**PASSAGE TO READ**
== Segment start ==

On October 18 the 2012 Markhor Award for Outstanding Conservation Performance will be awarded to the Namibian Ministry of Environment and Tourism (MET) and the Namibian Association of CBNRM Support Organizations (NACSO). Through the Markhor Award, the International Council for Game and Wildlife Conservation (CIC) honors conservation projects that link human livelihoods with the conservation of biodiversity.
Conservation means using resources so that they will be available for future generations, and in Namibia this is happening through the CBNRM Program: Community Based Natural Resource Management.
Rich in wildlife and stretching over a wide geographical area, Namibia’s desert, savannah and riverine areas are as biologically diverse as they are fragile. It was the Namibian post-independence government’s visionary approach to the sustainable utilization of natural resources that created the conditions in which rural Namibians could benefit from wildlife whilst conserving the environment. Legislation in 1996 led to the establishment of the first communal conservancies.
The partnership that followed, between the Ministry of Environment & Tourism, support NGOs under the umbrella of NACSO, and rural communities themselves, has created conditions in which conservation has been able to prosper.
The two Namibian ladies collecting the award on behalf of their organizations have a remarkable story to tell. As Minister of Environment and Tourism, Netumbo Nandi-Ndaitwah has managed the growth of Namibian communal conservancies from 50 when she became Minister in 2008 to 76 today, covering almost a fifth of Namibia’s land area. Maxi Louis, through NACSO, has provided consistent and solid support to CBNRM, allowing conservancies and the program to grow.
Communal conservancies are self-governing entities which enjoy the same rights over wildlife and tourism as private farms, and they are democratic. Conservancy members vote for a committee, and collectively earn money from trophy hunting and game sales, as well as from joint ventures with lodge operators on conservancy land.

== Segment end ==

**INFORMATION**
== Segment start ==

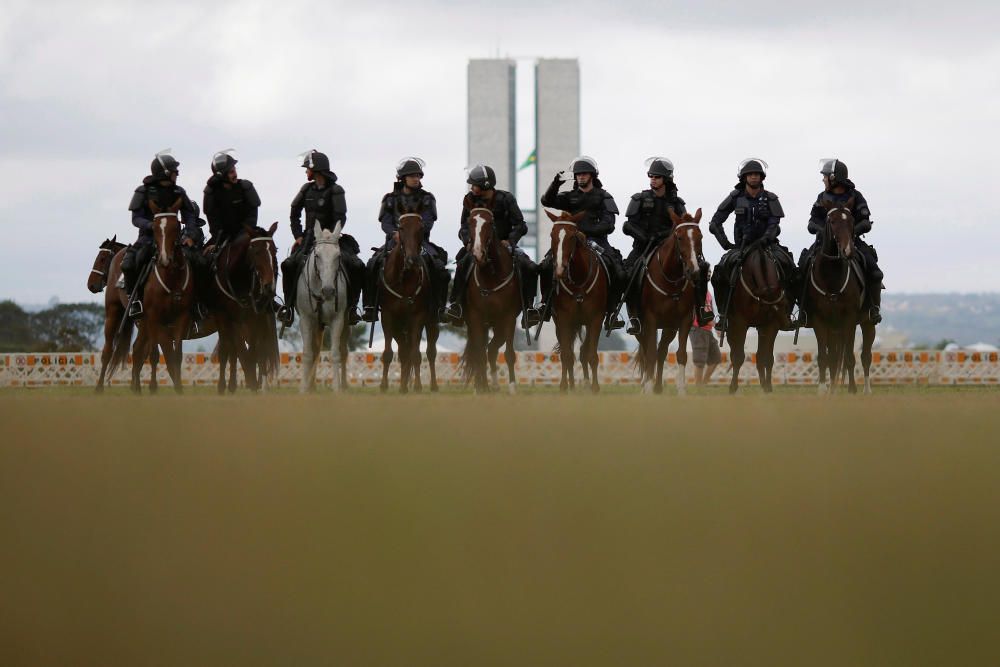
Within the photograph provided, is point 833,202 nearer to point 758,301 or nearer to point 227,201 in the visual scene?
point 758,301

== Segment end ==
== Segment start ==

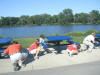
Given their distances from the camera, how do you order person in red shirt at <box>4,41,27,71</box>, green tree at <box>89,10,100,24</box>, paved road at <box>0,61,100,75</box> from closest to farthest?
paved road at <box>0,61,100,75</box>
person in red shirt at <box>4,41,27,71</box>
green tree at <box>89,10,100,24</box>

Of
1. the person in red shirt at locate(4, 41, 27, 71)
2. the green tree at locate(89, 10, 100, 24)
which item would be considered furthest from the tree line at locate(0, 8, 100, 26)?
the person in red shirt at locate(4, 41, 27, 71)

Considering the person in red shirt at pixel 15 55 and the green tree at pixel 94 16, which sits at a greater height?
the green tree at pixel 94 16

== Segment end ==
== Segment start ==

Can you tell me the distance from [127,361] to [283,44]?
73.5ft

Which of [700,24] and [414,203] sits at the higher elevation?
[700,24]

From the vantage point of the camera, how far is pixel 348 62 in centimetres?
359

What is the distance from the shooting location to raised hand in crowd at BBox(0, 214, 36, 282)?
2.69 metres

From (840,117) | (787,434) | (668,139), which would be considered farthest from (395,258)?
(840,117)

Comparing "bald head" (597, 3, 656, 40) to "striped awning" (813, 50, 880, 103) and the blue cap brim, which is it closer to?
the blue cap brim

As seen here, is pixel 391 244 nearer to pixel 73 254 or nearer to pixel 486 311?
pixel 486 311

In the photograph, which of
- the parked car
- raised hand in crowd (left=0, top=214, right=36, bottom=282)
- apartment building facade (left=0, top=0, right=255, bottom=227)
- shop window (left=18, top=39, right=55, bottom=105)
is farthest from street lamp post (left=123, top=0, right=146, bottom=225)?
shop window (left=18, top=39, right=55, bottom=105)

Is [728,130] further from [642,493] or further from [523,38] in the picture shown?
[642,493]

== Segment end ==

**WHAT YOU NEED TO DO**
a. Transcribe the part of the Namibian conservation passage that opens with the words containing "The partnership that" and closes with "able to prosper.".
b. According to the Namibian conservation passage, how many communal conservancies did Namibia have when Netumbo Nandi-Ndaitwah became Minister in 2008?
c. Summarize the Namibian conservation passage in two sentences.

**OUTPUTS BY TASK**
a.
The partnership that followed, between the Ministry of Environment & Tourism, support NGOs under the umbrella of NACSO, and rural communities themselves, has created conditions in which conservation has been able to prosper.

b. 50

c. The CIC's 2012 Markhor Award for Outstanding Conservation Performance goes to Namibia's Ministry of Environment and Tourism and NACSO for the Community Based Natural Resource Management Program, which lets rural Namibians benefit from wildlife while conserving the environment. Since 1996 legislation, self-governing, democratic communal conservancies have grown to 76, covering almost a fifth of Namibia's land, and earn money from trophy hunting, game sales and joint ventures with lodge operators.